▸ Reading passage:
Content starts

Policy Effectiveness and Future Prospects

  1. Social welfare service centers established to integrate social assistance and welfare services: The government has set up 154 social welfare service centers nationwide. This complements social workers’ efforts to improve accessibility of welfare services and expand local service networks by providing more services for communities.
  2. Expand advanced warning mechanisms: An enhanced information system was established to expand early warning systems to identify vulnerable children and help frontline staff identify households at risk.
  3. Develop a diversified family supporting service program: The government continues to inventory need for and availability of community resources. To serve those with insufficient income or unmet needs, the government will cultivate community resources to build a network to complement families’ diverse situations.
  4. “One-stop window”: We set up a contact point to receive reports and assign social workers to assess these reports.

Taiwan's government seeks to improve the social safety net with attention to the diverse perspectives of individuals, families and communities. When faced with problems such as poverty, unemployment or suicide, service systems can integrate resources and cooperate to help people in need.


     Drug abuse is a global issue rooted in physical, psychological, social and economic factors that impacts individual health, social stability and national development. An issue with such complex origins and wide-ranging implications requires collaborative efforts by government and private sectors. Effective countermeasures and active enforcement of these measures are needed to reduce drug abuse.

Content ends

▸ Data:

Content starts

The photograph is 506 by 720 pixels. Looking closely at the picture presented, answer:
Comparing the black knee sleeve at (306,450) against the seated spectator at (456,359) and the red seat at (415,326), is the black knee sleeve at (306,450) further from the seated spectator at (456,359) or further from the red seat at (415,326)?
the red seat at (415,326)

Content ends
Content starts

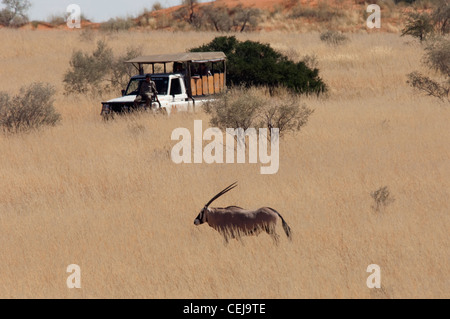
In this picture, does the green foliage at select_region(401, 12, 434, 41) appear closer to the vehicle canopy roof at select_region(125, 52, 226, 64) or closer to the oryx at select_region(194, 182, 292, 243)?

Content ends

▸ Required tasks:
1: Could you copy everything in the text on Taiwan's social policy from "2. Expand advanced" down to "families’ diverse situations."?
2: Can you pick up the text on Taiwan's social policy after its last sentence and keep writing?

▸ Answer set:
1:
2. Expand advanced warning mechanisms: An enhanced information system was established to expand early warning systems to identify vulnerable children and help frontline staff identify households at risk.
  3. Develop a diversified family supporting service program: The government continues to inventory need for and availability of community resources. To serve those with insufficient income or unmet needs, the government will cultivate community resources to build a network to complement families’ diverse situations.

2:
      To control drug problems, enhance anti-drug environments and deter the emergence of new drugs, the government conducted a comprehensive inventory of various organizations' efforts and used this inventory to plan a new strategy. Approved by the Executive Yuan in July 2017, this has become an important blueprint for government departments executing drug prevention and treatment work. This strategy encompasses anti-drug monitoring, drug prevention, drug sweeps, rehabilitation and strategies for amending laws and regulations. As the authority in charge of the anti-drug strategy, the Ministry of Health and Welfare's Food and Drug Administration introduced the following suggestions regarding drug monitoring and rehabilitation:

      For anti-drug monitoring, two sub-strategies are preventing importation of illicit drug raw materials in the name of the active pharmaceutical ingredients (API) and expanding inspection capabilities to detect emerging drugs by establishing standard analytical profiles for them. Border checks and controls focus on API, with capabilities to test new drugs reinforced by multi-agency efforts to block new psychoactive substances.

      Regarding drug rehabilitation, resources have shifted under the new anti-drug strategy. Besides taking over local centers for drug abuse prevention and control, the MOHW established four integrated drug abuse medical demonstration centers, with at least two centers to open in the south and east of Taiwan next year. Cooperation between local centers and these demonstration centers can leverage local resources and medical care to provide services such as proximity treatment, vocational training and employment mediation for people with drug problems.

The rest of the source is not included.